◆ Task to carry out: Search the entries for the word "scientific" and copy each line that has it.

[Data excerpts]

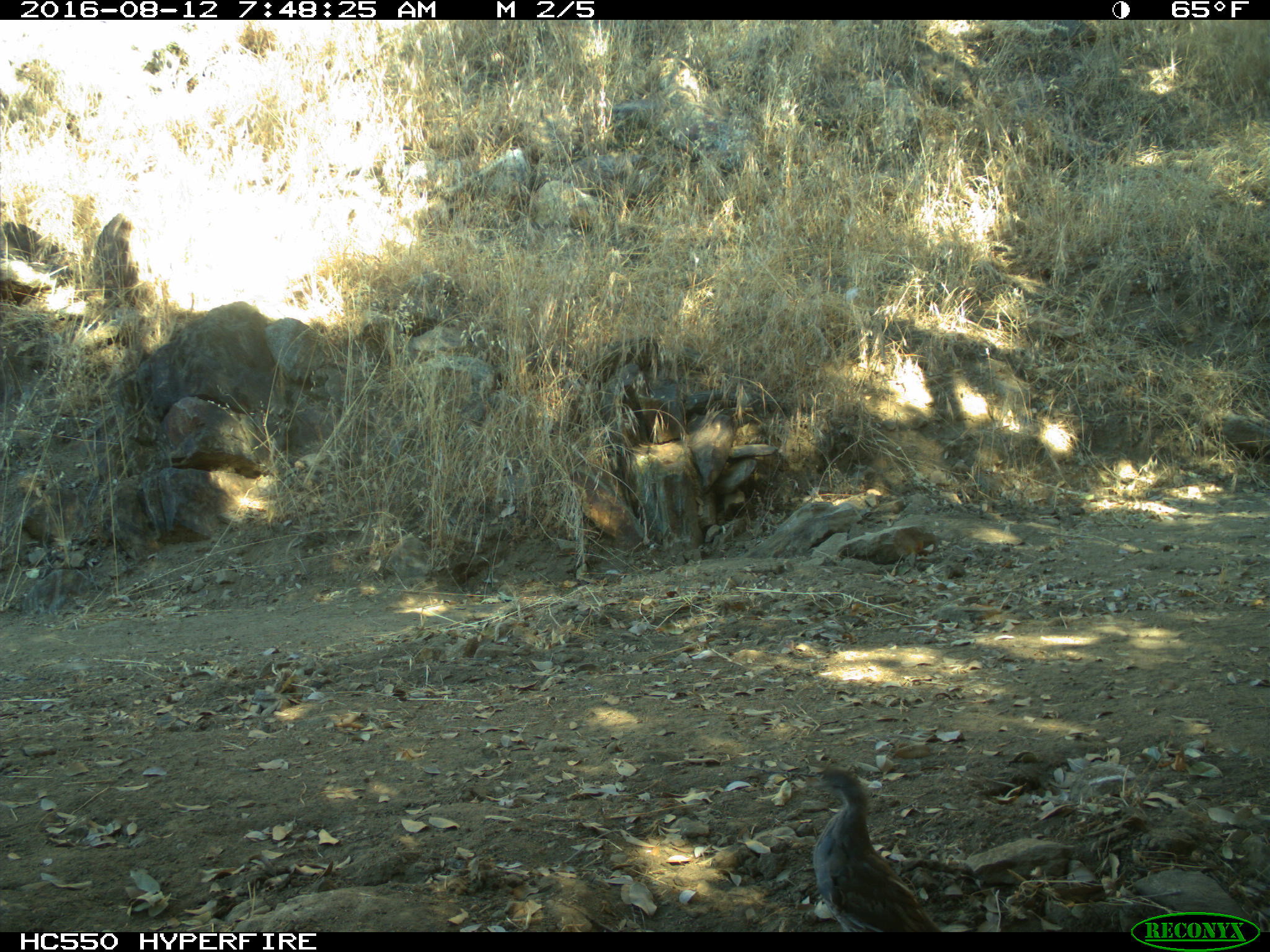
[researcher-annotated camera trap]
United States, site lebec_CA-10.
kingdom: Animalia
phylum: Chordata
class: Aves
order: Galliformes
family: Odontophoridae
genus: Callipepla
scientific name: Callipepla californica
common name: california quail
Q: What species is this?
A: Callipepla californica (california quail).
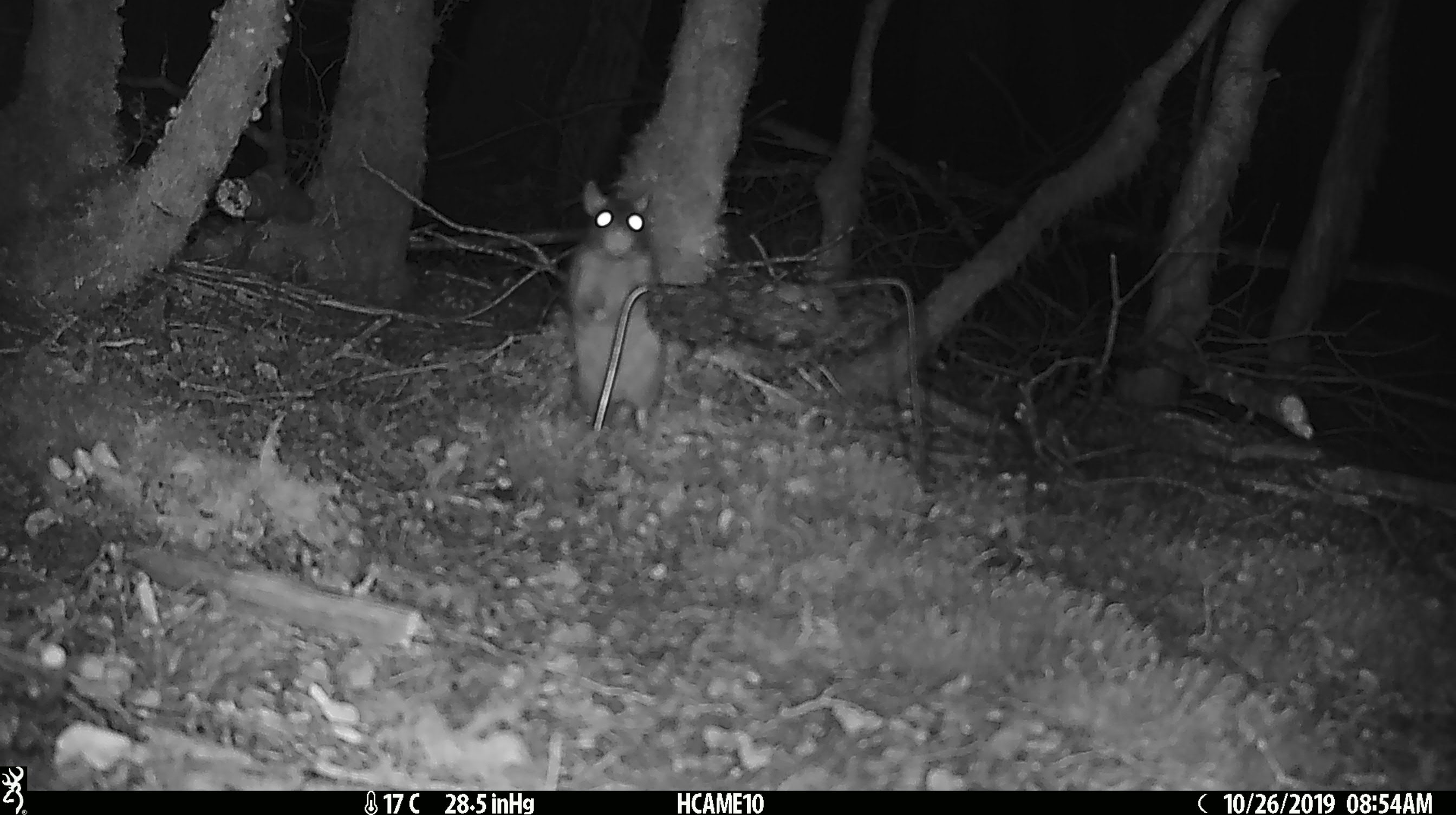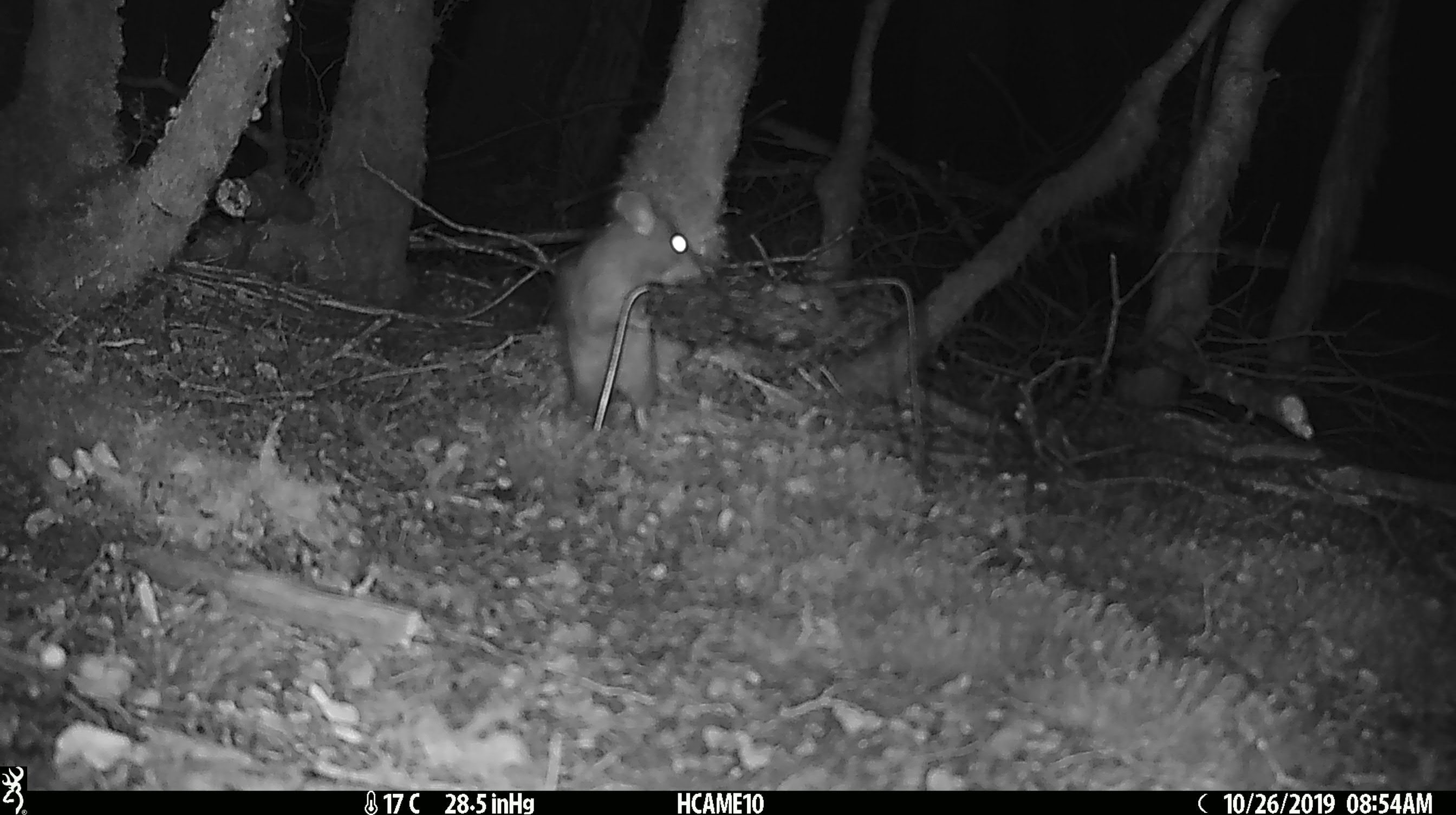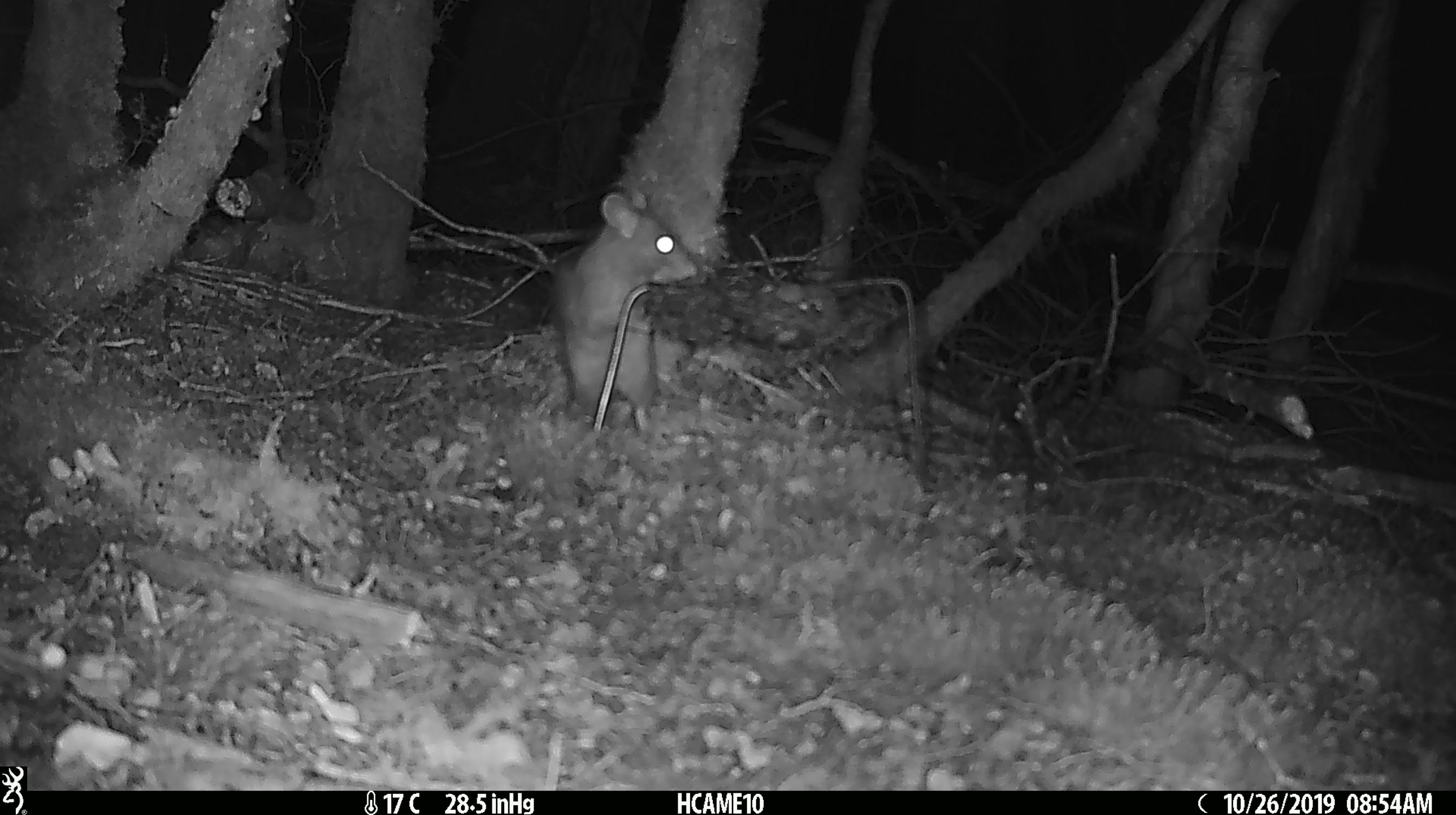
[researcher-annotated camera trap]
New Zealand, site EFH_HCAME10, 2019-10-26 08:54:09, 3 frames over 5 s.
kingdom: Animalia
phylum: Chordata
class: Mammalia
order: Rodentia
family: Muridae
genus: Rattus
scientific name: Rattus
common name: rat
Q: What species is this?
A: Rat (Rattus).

* * *

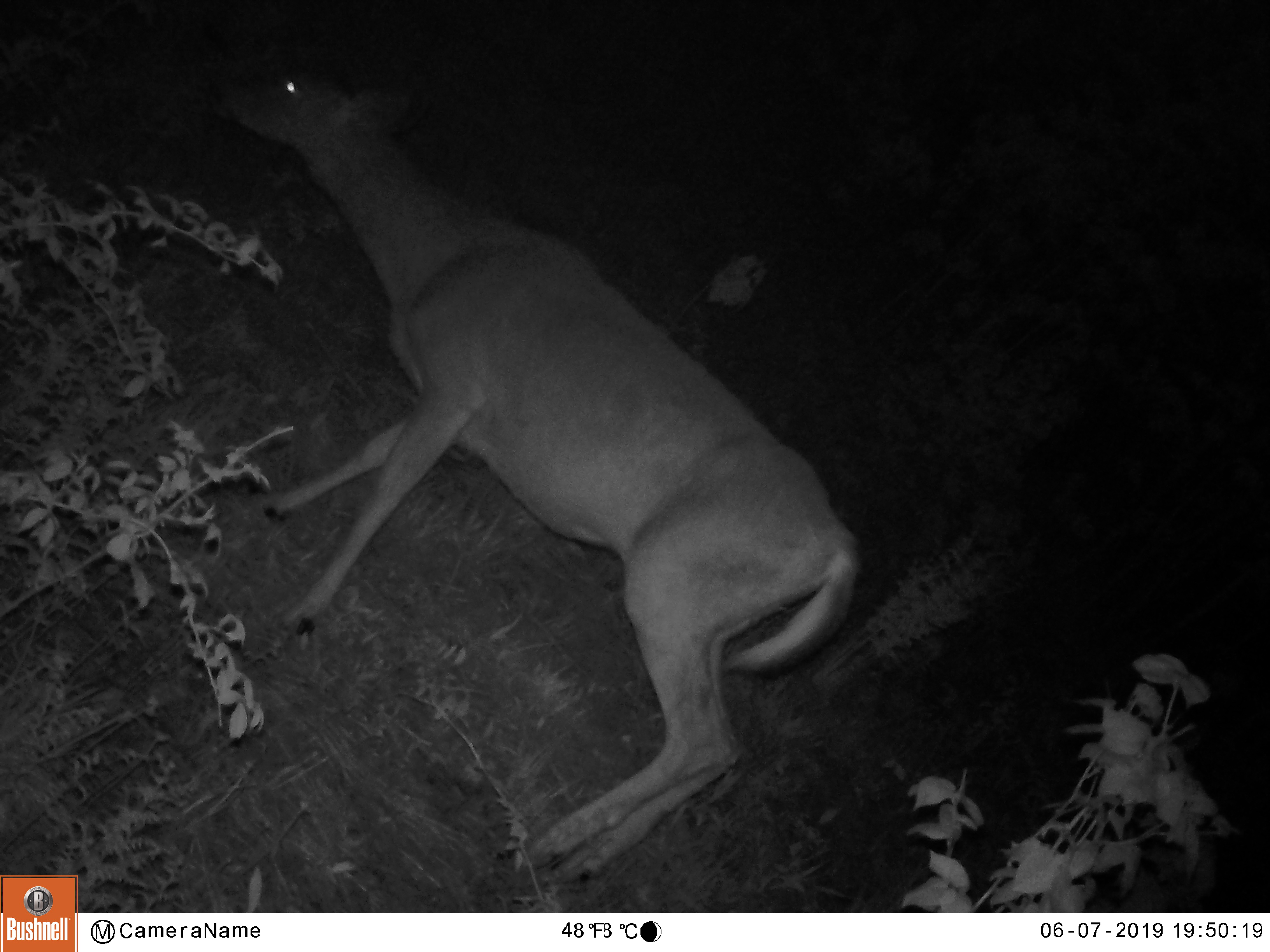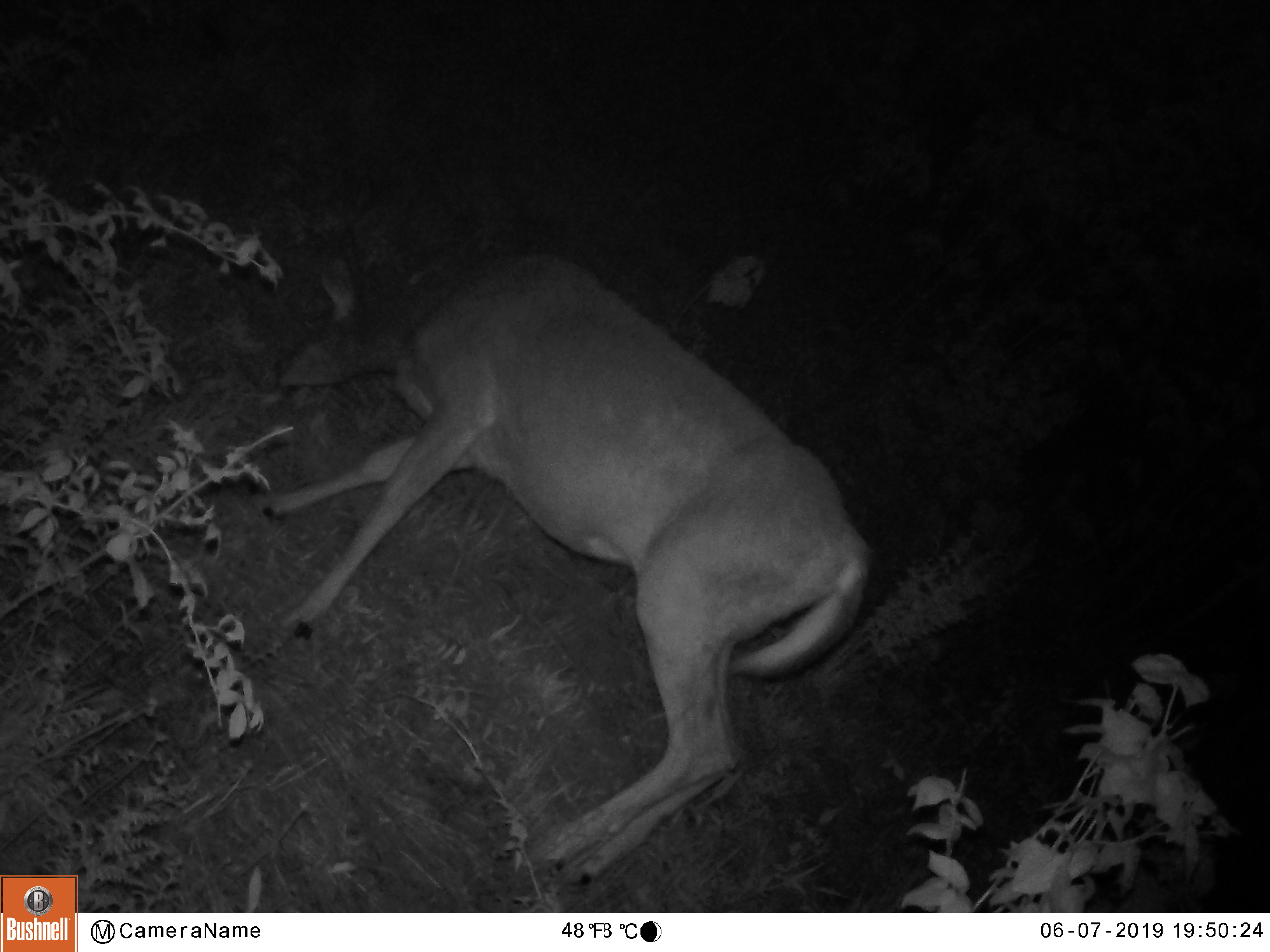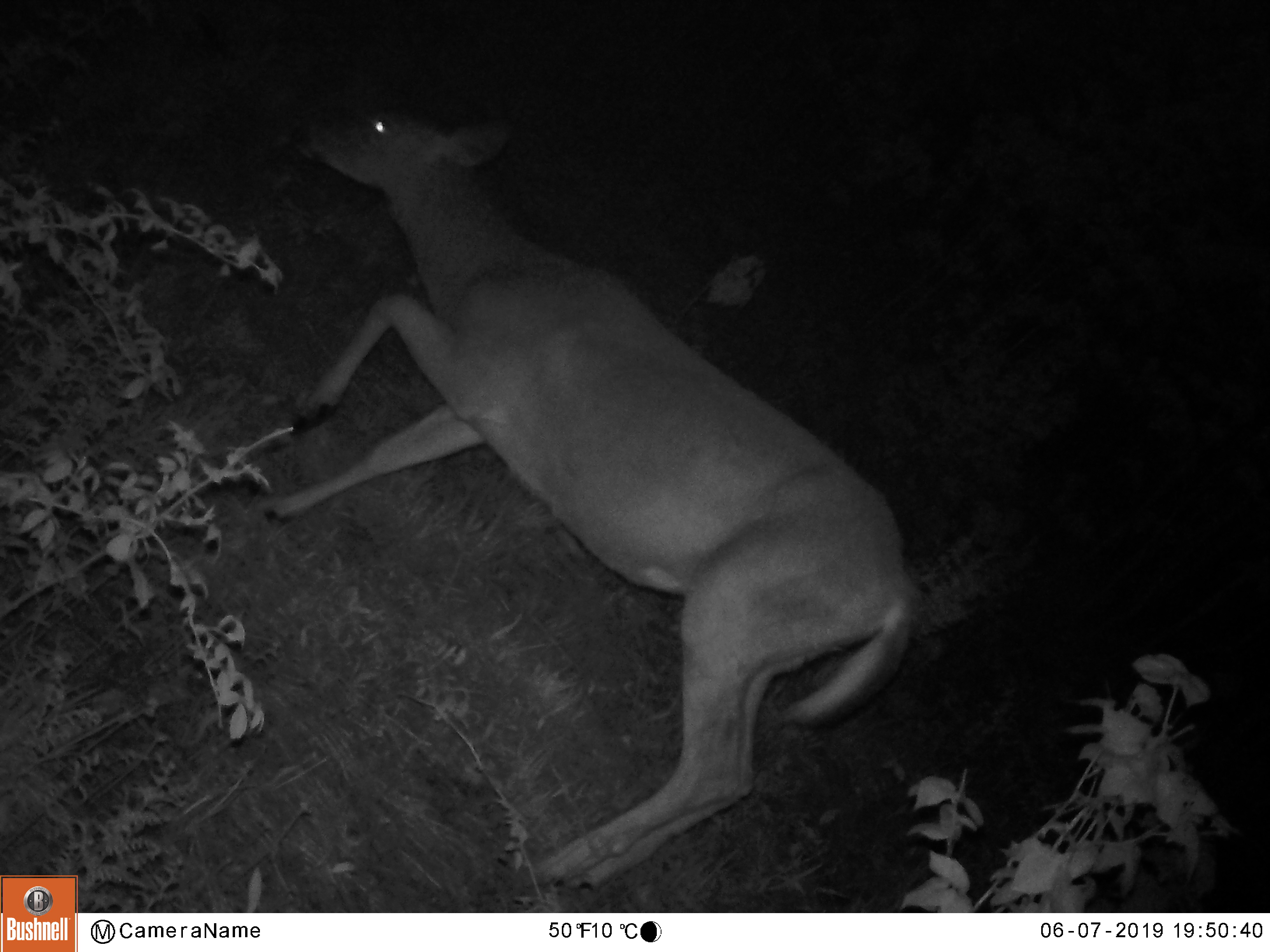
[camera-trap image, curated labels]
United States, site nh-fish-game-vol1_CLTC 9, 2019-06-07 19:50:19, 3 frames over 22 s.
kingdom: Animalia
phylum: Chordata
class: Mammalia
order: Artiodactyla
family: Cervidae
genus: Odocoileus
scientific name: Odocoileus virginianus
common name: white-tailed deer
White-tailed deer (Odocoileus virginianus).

◆ Problem solution:
scientific name: Callipepla californica
scientific name: Rattus
scientific name: Odocoileus virginianus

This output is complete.